Ejercicios propuestos —
#1 Resuma en dos oraciones el texto sobre Pasolini.
#2 Prosiga el texto sobre Pasolini a partir de su última oración.

Texto —
--*--
1. En 1959 la revista Successo encarga a Pier Paolo Pasolini un reportaje sobre las playas italianas. Desde Ventimiglia a Trieste. En aquel momento, el magnífico escritor aún no se había convertido en el excelente cineasta a quien debemos obras como Accattone (1961), Mamma Roma (1962), El evangelio según san Mateo (1964), Pajaritos y pajarracos (1965), Edipo Rey (1967), Teorema (1968), Medea (1969), El Decamerón (1970), Los cuentos de Canterbury (1972), Las mil y una noches (1973) y Saló o los ciento veinte días de Sodoma (1975). Sin embargo, ya había publicado un poemario tan excelente como Las cenizas de Gramsci (1957) o la novela Chicos del arroyo (1955): a causa de este libro será procesado bajo la acusación de obscenidad. No será la única vez en su vida.
--*--
Registros proporcionados —
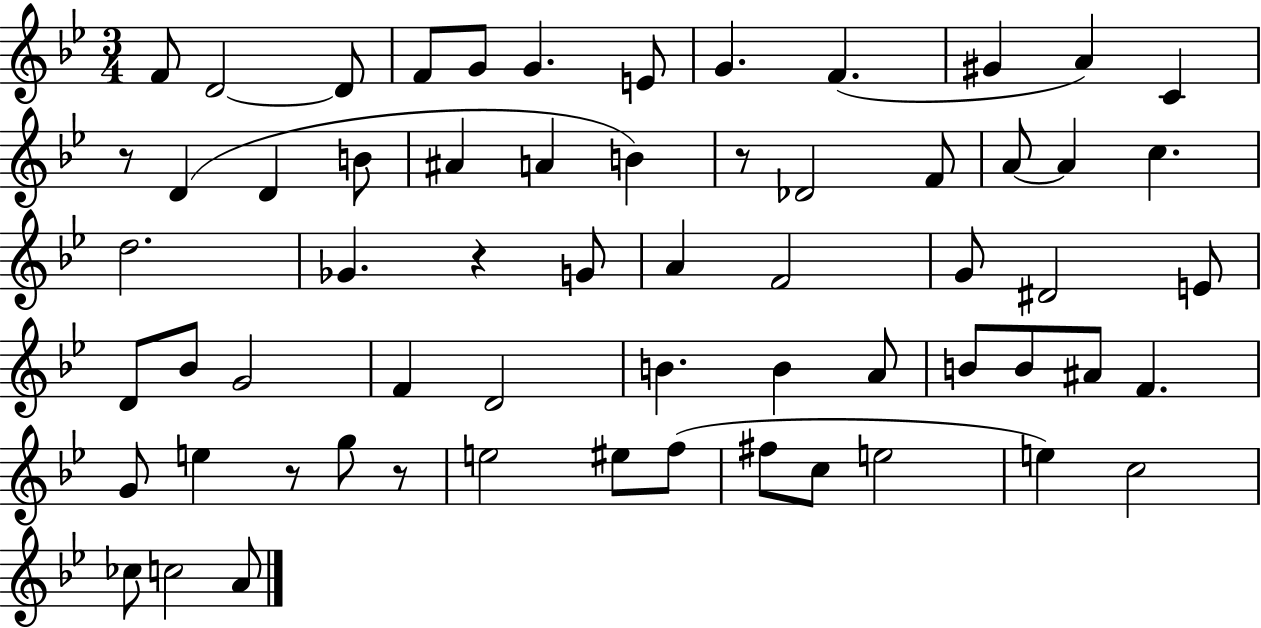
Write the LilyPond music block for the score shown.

{
  \clef treble
  \numericTimeSignature
  \time 3/4
  \key bes \major
  \repeat volta 2 { f'8 d'2~~ d'8 | f'8 g'8 g'4. e'8 | g'4. f'4.( | gis'4 a'4) c'4 | \break r8 d'4( d'4 b'8 | ais'4 a'4 b'4) | r8 des'2 f'8 | a'8~~ a'4 c''4. | \break d''2. | ges'4. r4 g'8 | a'4 f'2 | g'8 dis'2 e'8 | \break d'8 bes'8 g'2 | f'4 d'2 | b'4. b'4 a'8 | b'8 b'8 ais'8 f'4. | \break g'8 e''4 r8 g''8 r8 | e''2 eis''8 f''8( | fis''8 c''8 e''2 | e''4) c''2 | \break ces''8 c''2 a'8 | } \bar "|."
}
--*--
Respuestas esperadas —
#1 En 1959 la revista Successo encargó a Pier Paolo Pasolini un reportaje sobre las playas italianas, desde Ventimiglia hasta Trieste. En aquel momento aún no se había convertido en cineasta, pero ya había publicado el poemario Las cenizas de Gramsci y la novela Chicos del arroyo, por la cual sería procesado bajo la acusación de obscenidad.

#2
2. Todos estos datos aparecen recopilados y ordenados en el instructivo Apéndice de esta edición que también incluye una carta, absolutamente ejemplar en su argumentario y en su valentía, en respuesta a la manipulada indignación que suscita un párrafo de La larga carretera de arena: “Y ahí, tras una extensión de dunas amarillas, en una especie de altiplano, Cutro. Lo veo sin parar el coche, pero es el lugar que más me impresiona de todo este largo viaje. Es, ciertamente, el pueblo de los bandidos, tal y como aparece en ciertos westerns.” En el centro de la tormenta siempre, Pasolini, diana de los escándalos y las provocaciones, comunista y homosexual, fue asesinado por un chico de diecisiete años en 1975.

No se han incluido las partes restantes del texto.